[Start of section]

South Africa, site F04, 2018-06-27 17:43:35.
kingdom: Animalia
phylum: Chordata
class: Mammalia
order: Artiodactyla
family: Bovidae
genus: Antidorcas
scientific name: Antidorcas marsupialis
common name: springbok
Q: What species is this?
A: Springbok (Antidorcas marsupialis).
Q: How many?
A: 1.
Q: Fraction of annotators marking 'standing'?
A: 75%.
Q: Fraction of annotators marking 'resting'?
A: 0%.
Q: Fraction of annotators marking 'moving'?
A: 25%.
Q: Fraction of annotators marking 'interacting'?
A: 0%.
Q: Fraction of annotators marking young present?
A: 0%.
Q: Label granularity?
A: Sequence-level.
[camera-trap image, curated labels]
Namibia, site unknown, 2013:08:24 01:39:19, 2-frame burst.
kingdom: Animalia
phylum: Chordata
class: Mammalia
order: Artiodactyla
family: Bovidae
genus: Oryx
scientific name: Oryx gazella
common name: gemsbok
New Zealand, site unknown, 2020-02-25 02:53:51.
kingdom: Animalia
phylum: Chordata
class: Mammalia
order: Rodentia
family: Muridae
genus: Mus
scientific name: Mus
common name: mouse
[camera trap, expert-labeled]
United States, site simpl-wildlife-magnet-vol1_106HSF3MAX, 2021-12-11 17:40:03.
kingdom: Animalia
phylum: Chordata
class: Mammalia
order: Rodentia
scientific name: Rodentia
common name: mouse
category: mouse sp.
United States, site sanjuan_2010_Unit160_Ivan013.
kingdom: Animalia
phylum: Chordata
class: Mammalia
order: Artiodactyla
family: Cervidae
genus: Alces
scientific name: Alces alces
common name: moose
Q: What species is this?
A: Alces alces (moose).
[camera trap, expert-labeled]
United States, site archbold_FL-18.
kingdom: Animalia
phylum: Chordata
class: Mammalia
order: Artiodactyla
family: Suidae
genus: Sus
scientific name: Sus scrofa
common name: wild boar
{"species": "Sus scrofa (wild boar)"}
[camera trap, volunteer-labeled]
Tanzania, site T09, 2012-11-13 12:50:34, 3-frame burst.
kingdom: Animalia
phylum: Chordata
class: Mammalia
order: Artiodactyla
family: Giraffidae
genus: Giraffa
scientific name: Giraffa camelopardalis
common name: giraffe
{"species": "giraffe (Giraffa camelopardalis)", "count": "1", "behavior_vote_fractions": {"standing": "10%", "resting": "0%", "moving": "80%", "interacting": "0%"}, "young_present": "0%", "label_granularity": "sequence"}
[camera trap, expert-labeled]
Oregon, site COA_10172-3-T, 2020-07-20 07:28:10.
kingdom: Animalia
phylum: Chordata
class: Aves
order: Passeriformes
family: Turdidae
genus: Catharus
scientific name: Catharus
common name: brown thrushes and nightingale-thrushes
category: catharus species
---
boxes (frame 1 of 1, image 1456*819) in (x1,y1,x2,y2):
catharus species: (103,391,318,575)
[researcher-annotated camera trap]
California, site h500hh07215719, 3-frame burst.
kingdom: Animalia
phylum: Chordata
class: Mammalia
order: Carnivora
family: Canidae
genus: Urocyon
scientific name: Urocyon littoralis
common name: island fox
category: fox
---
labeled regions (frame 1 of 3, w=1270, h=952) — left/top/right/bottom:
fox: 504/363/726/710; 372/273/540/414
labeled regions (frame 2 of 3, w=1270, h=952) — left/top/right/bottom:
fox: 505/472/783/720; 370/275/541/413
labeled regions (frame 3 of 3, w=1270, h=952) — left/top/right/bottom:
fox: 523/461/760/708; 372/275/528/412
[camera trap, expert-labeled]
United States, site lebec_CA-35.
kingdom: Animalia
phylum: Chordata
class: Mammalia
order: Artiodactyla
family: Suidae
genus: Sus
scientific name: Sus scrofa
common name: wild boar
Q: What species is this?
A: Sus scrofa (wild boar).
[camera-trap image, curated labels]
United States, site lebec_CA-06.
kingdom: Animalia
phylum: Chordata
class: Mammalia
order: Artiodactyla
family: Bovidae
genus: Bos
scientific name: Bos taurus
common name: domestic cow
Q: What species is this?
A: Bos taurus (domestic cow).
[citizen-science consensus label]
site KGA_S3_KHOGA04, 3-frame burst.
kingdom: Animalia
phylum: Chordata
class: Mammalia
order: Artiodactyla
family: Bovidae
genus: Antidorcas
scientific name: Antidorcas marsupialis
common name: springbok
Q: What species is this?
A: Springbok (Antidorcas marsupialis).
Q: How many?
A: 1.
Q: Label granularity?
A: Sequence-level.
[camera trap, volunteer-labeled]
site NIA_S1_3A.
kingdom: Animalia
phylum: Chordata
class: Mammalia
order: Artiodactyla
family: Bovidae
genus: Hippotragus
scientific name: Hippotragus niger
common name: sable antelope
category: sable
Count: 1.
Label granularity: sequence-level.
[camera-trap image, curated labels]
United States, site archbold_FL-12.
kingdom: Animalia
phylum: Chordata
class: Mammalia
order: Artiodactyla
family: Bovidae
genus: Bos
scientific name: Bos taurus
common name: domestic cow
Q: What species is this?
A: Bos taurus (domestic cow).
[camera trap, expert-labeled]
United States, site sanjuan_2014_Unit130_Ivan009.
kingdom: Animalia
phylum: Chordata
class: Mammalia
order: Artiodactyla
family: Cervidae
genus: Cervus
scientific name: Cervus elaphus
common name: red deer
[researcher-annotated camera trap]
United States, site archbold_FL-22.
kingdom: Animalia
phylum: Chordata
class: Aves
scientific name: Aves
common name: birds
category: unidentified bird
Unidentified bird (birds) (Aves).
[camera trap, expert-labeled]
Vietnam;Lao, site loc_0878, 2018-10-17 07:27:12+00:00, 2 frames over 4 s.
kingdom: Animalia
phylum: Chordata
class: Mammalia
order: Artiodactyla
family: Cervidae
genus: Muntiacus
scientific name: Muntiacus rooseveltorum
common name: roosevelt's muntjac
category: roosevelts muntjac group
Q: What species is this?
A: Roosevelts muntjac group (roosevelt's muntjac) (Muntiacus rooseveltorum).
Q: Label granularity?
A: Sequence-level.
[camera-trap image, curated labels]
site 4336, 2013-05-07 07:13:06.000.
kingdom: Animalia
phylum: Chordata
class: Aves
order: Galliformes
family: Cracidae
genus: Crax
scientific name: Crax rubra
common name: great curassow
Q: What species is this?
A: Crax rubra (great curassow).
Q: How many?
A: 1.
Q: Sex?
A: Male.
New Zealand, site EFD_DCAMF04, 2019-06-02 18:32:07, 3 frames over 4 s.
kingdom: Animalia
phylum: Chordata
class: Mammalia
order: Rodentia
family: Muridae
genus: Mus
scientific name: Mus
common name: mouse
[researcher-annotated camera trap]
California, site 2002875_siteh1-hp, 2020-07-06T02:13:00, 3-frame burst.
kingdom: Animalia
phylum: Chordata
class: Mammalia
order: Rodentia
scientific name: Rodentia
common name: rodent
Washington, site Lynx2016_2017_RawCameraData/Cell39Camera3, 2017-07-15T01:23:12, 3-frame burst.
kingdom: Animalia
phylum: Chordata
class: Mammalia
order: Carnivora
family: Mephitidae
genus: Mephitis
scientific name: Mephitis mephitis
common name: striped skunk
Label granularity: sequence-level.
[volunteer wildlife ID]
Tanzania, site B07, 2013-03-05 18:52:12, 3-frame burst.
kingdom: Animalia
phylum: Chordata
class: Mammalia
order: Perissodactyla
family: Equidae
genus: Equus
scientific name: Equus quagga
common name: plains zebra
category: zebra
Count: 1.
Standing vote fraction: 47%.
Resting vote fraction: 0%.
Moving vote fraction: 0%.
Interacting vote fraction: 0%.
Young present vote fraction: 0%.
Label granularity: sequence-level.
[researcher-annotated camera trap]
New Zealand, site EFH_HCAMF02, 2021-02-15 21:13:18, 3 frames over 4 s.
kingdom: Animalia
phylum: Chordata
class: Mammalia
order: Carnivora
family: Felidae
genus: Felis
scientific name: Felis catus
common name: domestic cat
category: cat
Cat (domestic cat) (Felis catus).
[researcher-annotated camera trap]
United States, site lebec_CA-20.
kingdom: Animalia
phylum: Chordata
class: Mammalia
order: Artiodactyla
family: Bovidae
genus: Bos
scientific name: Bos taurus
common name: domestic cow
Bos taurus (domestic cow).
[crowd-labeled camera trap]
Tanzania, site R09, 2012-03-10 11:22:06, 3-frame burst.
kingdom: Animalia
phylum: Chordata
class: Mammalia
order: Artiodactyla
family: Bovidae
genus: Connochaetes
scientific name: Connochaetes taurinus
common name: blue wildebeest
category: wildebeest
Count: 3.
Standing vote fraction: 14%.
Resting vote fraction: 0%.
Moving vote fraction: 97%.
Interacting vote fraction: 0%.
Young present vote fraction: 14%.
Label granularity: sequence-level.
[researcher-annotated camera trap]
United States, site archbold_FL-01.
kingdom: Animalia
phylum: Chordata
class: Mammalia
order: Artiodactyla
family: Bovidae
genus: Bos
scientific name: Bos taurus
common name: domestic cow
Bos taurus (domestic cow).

[End of section]

WORK TO BE COMPLETED —
With "unknown" as the word to match, copy each line of the records that has it.

TASK RESULT —
Namibia, site unknown, 2013:08:24 01:39:19, 2-frame burst.
New Zealand, site unknown, 2020-02-25 02:53:51.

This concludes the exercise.